Brilliant replies folks, really appreciate your time.
Looks like the 500mm has to go....

Just got to find £1k to cover the difference, looks like I'll be doing some overtime.
I don't make money from photography, but there's something about being a bird photographer that has brought out the pixel peeper in me, even though I mostly shoot the various equine disciplines.
Funnily enough, it's clarity and colour that I'm more interested in than sharpness, especially as my subjects are now so much larger.
I even bought a Pro-1 printer, just to be satisfied that the prints I give away to people are the best I can manage (I know, I'm nuts). The printer really is everything that people say it is.

I'm really looking forward to doing the swap.


----------



## Vern (Aug 29, 2013)

I use both the 300 2.8II w the 2X III or 1.4X III and the 600 4.0II with extenders on either a 5DMKIII or 1Dx. When I want to go for a hike and capture wildlife (dual mission), the 300 w the 2X gives me a hand held, low weight option that has quite good IQ - the contrast is lower than the bare lens (or the 600 f4) and flare is worse if backlit, but overall I find the images useable. I still lug the 600 around when I'm in serious birding mode (w 1.4X), but having a light weight option is nice. In addition, the 300 2.8II is the sharpest lens I own and it is great as a macro w extenders (per comments above).


----------



## Jeffrey (Aug 29, 2013)

I bought the 300 f/2.8 after reading many reviews from people who actually know what they are talking about. I shoot a lot of wildlife and some car/motorcycle racing. There is simply nothing like the 300mm f/2.8. I do on occasion use the 1.4x III extender tube and love the combination. The sharpness of the lens is unequaled in quality. The friends who I give prints to are astounded at the image quality and the sharpness of the detail. 

In my humble opinion and after considering the 500mm and 600mm lenses, the 300mm f/2.8 won hands down and was the correct decision for me.


----------



## Mt Spokane Photography (Aug 29, 2013)

The 300mm is a super lens, but going from a crop camera to FF, you need a longer lens to get the same FOV.

Make sure 300mm is right for you. On FF it is too short for most wildlife, even 500mm on FF is marginal. 

Since you cropped your 500mm images on the 7D severely, I'd say you should get a longer lens. Putting a 2X TC on a 300mm is not a very good solution, and even with that, you won't equal the FOV of your 7D + 500.

You will need 800mm to have the same FOV, which means you will still need to crop or add a TC.


----------



## takesome1 (Aug 29, 2013)

What the 300mm will not do for you, that the 500mm will, is give you decent IQ at 700mm with a 1.4x attached.

If you are a serious bird photographer the 500mm is going to be the winner in this IMO.

I would only go with the 300mm if you find that 300mm or 420mm usually long enough and on occasion 600mm would be necessary. The 300mm is much more portable, easily hand held and has many uses that the 500mm doesn't qualify. 

Since you say your interest changed to equine, I think the 300mm will be the choice for you.
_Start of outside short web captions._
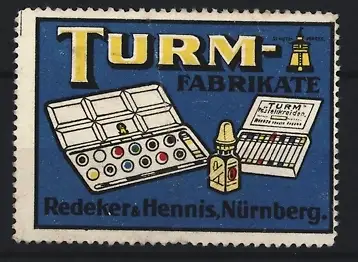 Reklamemarke Nürnberg, Redeker und Hennis, Farbe und Pastellkreide Marke Turm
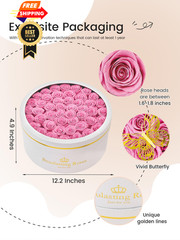 Beaulasting Roses 47 Preserved Forever Flowers Real 47 Roses, Pink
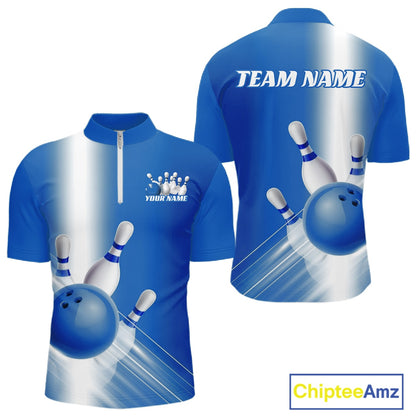 Front and back men’s bowling quarter zip shirt mockup with bowling ball and pins artwork flowing through a blue gradient layout.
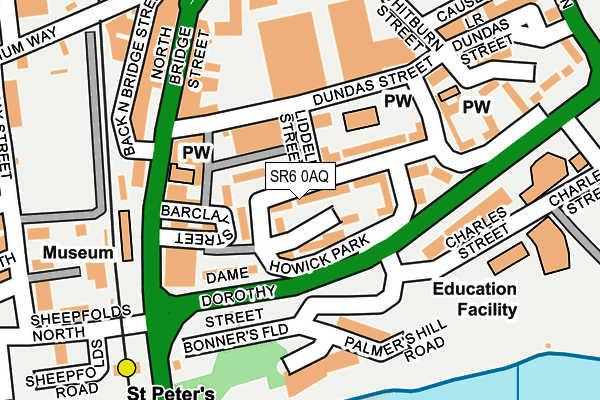 SR6 0AQ map - OS OpenMap – Local (Ordnance Survey)
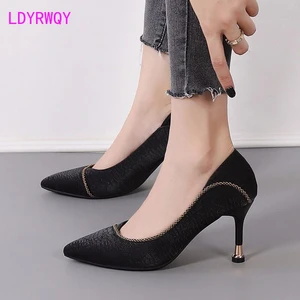 2022 New womens shoes pointy soft leather soft soles professional high heels thin heels shallow mouth Korean single shoe women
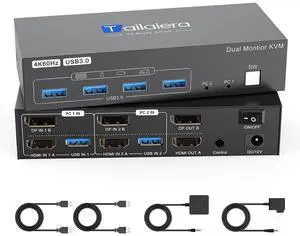 HDMI Displayport KVM Switch 2 Monitors 2 Computers,4K@60Hz HDMI DP Dual Monitor KVM Switches 2 Ports for 2 PC Share 4 USB 3.0 Mouse Keyboard and 2 Screens 2 USB 3.0 Cables and Extended Controller HDMI Displayport KVM Switch 2 Monitors 2 Computers,4K@60Hz HDMI DP Dual Monitor KVM Switches 2 Ports for 2 PC Share 4 USB 3.0 Mouse Keyboard and 2 Screens 2 USB 3.0 Cables and Extended Controller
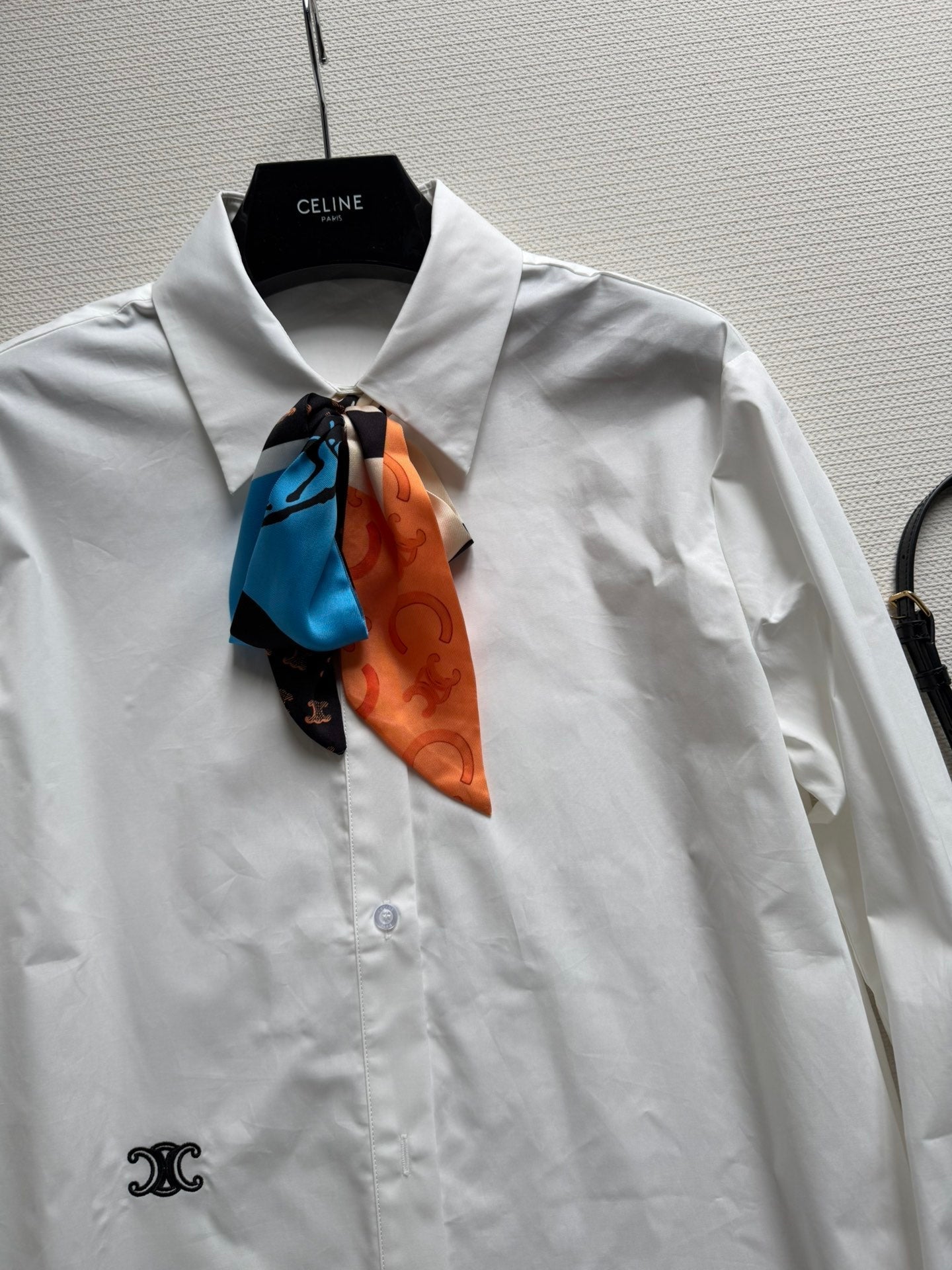 Celine 26SS Long-Sleeve Shirt with Embroidered Logo White in Cotton 943325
You did say the 500mm sits in the corner and gathers dust. It appears that "serious" bird photographer does not apply.


----------



## Maxaperture (Aug 29, 2013)

takesome1 said:


> What the 300mm will not do for you, that the 500mm will, is give you decent IQ at 700mm with a 1.4x attached.



That is my only issue.



takesome1 said:


> Since you say your interest changed to equine, I think the 300mm will be the choice for you. You did say the 500mm sits in the corner and gathers dust. It appears that "serious" bird photographer does not apply.



Indeed, no longer serious about the birds, hence my consideration and want for opinions.

Thanks to you all, so many great replies, it seems the 300 is a real champion.


----------